DEBRA D’AGOSTINO, FOUNDING PARTNER OF THE FEDERAL PRACTICE GROUP, SPEAKS WITH GOVEXEC ON VULNARBILITY WHISTLEBLOWERS FACE

Posted By smay || 3-Oct-2019

President Trump at a White House news conference on Oct. 2. CAROLYN KASTER/AP

Whistleblower is Vulnerable to Retaliation Due to Limited Intelligence Community Protections

Under the law, the president is responsible for ensuring whistleblowers are protected, but experts say the law never accounted for a president leading the attack on a whistleblower.

OCTOBER 2, 2019 05:28 PM ET

The whistleblower who revealed the now infamous call between President Trump and Ukrainian President Volodymyr Zelensky is vulnerable to retaliation due to the unique laws that govern intelligence community whistleblowers, according to experts.

The whistleblower filed a complaint following the July phone call in which President Trump asked the Ukrainian president to investigate his political rival and presidential candidate former Vice President Joe Biden and Biden’s son. But as an intelligence community employee, the individual has limited protection, said Debra D’Agostino, founding partner of the Federal Practice Group. This is because “the patchwork of laws that protect whistleblowers in the IC are significantly less powerful” than those for other federal employees.

In 2012, President Obama issued Presidential Policy Directive 19, which, for the first time, established some protections for intelligence community whistleblowers. Most of this directive was incorporated in the 2014 Intelligence Authorization Act, however it “did not codify Obama’s plans for some type of neutral enforcement mechanism,” said D’Agostino. “The act puts the president in charge of making sure there’s no retaliation, which renders the act pretty useless today given where the retaliation is stemming from.”

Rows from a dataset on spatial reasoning
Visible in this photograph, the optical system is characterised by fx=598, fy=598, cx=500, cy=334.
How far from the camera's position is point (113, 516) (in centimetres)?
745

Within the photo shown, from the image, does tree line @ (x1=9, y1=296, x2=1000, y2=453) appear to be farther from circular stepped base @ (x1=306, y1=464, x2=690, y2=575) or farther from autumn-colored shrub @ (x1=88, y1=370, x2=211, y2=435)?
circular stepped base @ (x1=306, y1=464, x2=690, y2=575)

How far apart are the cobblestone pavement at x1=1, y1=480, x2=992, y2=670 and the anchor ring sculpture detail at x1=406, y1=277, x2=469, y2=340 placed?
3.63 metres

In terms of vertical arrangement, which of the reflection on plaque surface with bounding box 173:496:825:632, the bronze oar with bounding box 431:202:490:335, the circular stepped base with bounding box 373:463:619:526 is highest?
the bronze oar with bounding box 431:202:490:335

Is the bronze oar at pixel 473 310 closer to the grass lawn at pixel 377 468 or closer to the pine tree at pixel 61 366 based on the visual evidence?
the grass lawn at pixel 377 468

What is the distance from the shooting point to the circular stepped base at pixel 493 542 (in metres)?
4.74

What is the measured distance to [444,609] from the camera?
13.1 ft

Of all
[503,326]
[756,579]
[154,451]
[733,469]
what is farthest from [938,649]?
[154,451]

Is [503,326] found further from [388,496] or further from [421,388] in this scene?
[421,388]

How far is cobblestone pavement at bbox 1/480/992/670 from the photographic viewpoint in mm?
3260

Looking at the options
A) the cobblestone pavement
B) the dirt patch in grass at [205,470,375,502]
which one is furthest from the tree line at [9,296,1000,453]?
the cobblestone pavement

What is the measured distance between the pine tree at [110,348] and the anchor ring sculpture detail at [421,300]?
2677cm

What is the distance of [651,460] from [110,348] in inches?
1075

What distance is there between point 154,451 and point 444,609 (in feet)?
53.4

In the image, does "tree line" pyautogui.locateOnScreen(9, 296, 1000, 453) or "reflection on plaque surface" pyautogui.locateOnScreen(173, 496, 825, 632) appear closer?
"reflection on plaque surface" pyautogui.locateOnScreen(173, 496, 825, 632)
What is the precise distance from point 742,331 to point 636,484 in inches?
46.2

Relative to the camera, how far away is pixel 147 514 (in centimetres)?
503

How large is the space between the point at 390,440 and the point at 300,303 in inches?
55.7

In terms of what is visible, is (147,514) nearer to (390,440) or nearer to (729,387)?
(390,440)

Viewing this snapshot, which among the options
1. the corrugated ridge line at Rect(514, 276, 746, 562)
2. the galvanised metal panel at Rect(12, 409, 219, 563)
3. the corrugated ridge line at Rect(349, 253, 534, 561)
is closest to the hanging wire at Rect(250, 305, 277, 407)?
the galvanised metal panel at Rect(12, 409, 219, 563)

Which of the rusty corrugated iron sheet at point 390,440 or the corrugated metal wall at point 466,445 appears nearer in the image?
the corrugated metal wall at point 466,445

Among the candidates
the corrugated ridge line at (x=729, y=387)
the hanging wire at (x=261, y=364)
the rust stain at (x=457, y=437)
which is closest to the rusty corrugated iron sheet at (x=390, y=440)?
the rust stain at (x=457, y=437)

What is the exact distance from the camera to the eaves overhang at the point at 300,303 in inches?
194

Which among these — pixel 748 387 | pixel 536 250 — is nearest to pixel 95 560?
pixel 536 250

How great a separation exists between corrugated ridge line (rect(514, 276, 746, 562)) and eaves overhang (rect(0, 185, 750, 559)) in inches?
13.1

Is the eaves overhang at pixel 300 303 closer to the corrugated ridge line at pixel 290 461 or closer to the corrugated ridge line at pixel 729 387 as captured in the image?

What needs to be done :: From the article on whistleblower protections, extract the passage starting with "Under the law, the" and going on through "on a whistleblower.".

Expected output ::
Under the law, the president is responsible for ensuring whistleblowers are protected, but experts say the law never accounted for a president leading the attack on a whistleblower.